Equation for inductive relationship determining counts of binary sequences Given a binary string, the following properties can be determined:
n: the total length of the sequence
p: the total number of `1`s in the sequence
k: a vector of transition counts [{0->0}, {0->1}, {1->0}, {1->1}]
     reading the sequence from left to right

For example, the string 0110, can be determined to have:
n: 4, p: 2, k: [0 1 1 1]

The string can grow by appending either a 0 or a 1 at the end, which will change it's properties:
0110:   01100  ->   n: 5, p: 2, k: [1 1 1 1]
        01101  ->   n: 5, p: 3, k: [0 2 1 1]

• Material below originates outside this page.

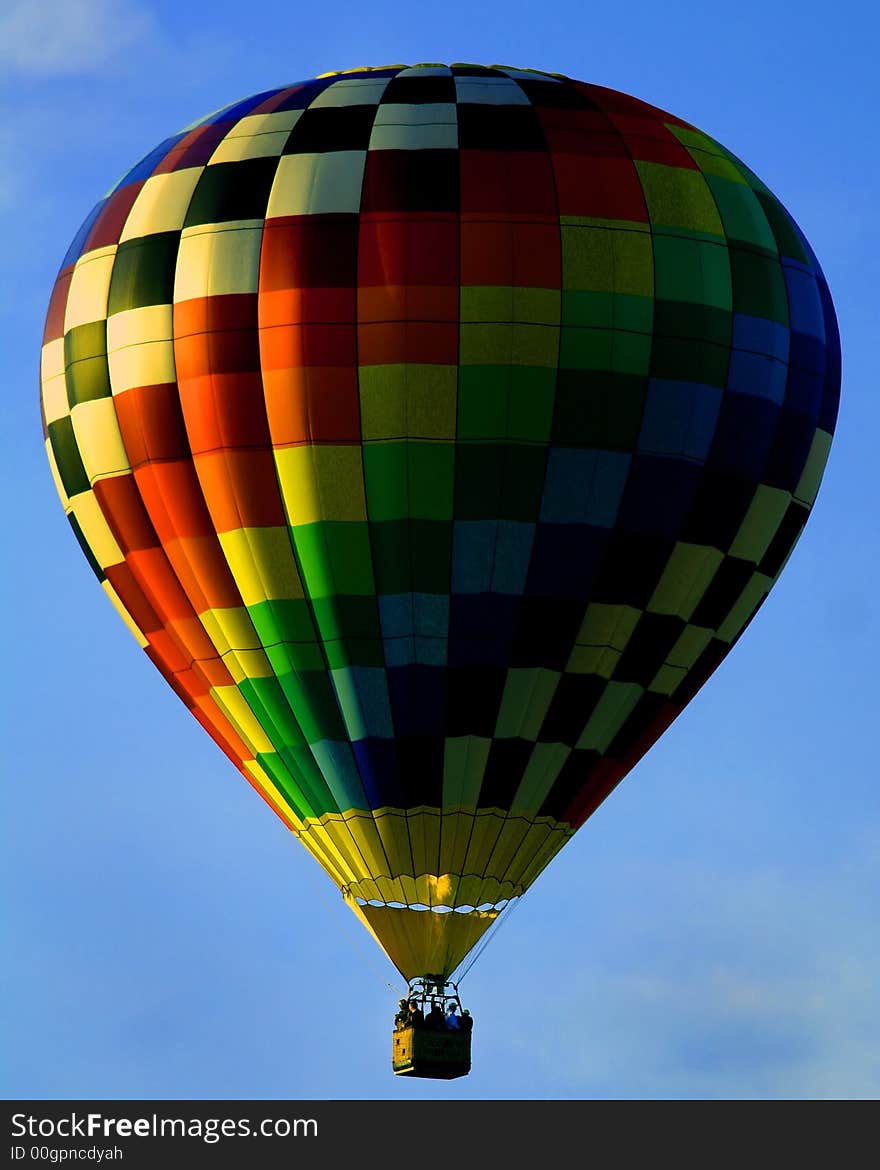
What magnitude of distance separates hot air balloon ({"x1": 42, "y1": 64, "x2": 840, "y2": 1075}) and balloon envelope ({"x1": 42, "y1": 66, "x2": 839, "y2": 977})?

So conversely, an inductive relationship determining the counts (F) of all possible sequences of length n can be found, where all the values are whole numbers:
F(p, [k00, k01, k10, k11])
=   F(p,     [k00 - 1, k01, k10, k11]) 
  + F(p - 1, [k00, k01 - 1, k10, k11]) 
  + F(p,     [k00, k01, k10 - 1, k11]) 
  + F(p - 1, [k00, k01, k10, k11 - 1])

The starting conditions are:
F(0, [0, 0, 0, 0]) = 1
F(1, [0, 0, 0, 0]) = 1

And k01 and k02 can only have a maximum difference of 1
F(p, [k00, k, k - 2, k11]) = 0
F(p, [k00, k - 2, k, k11]) = 0

Is there a way to determine an equation that lets the values be plugged in without doing it inductively?
 A: You can think of the string in terms of "runs of ones" and "runs of zeros".
Suppose that there are $p$ ones. If they form a single run, then $k_{11}=p-1$.
$$\underbrace{1111\ldots1111}_p$$
Each time you insert a zero into this string in such a way as to break one run into two runs, $k_{11}$ decreases by $1$. Thus the number of runs of ones, $r_1$, equals $p-k_{11}$. Similarly, $r_0=n-p-k_{00}$.
But it's also true that $$r_1=k_{10}+[\text{string ends with 1}]=k_{01}+[\text{string starts with 1}]$$
(where the brackets mean $``\text{1 if true, else 0"}$) so you can use the other elements of the vector to deduce the first and last bits in the string.
Suppose for example you are given $n=14, p=8, k=(3,3,2,5)$. Then you know that the string of length $14$ starts with $0$, ends with $1$, and contains three runs of ones and three runs of zeros. So the number of possible binary strings with these properties can be found using stars-and-bars: $$\binom{p-1}{r_1-1}\binom{n-p-1}{r_0-1}=\binom{8-1}{3-1}\binom{6-1}{3-1}=\binom72\binom52=210$$
This formula will hold in general; $\tbinom00=\tbinom{-1}{-1}=1$.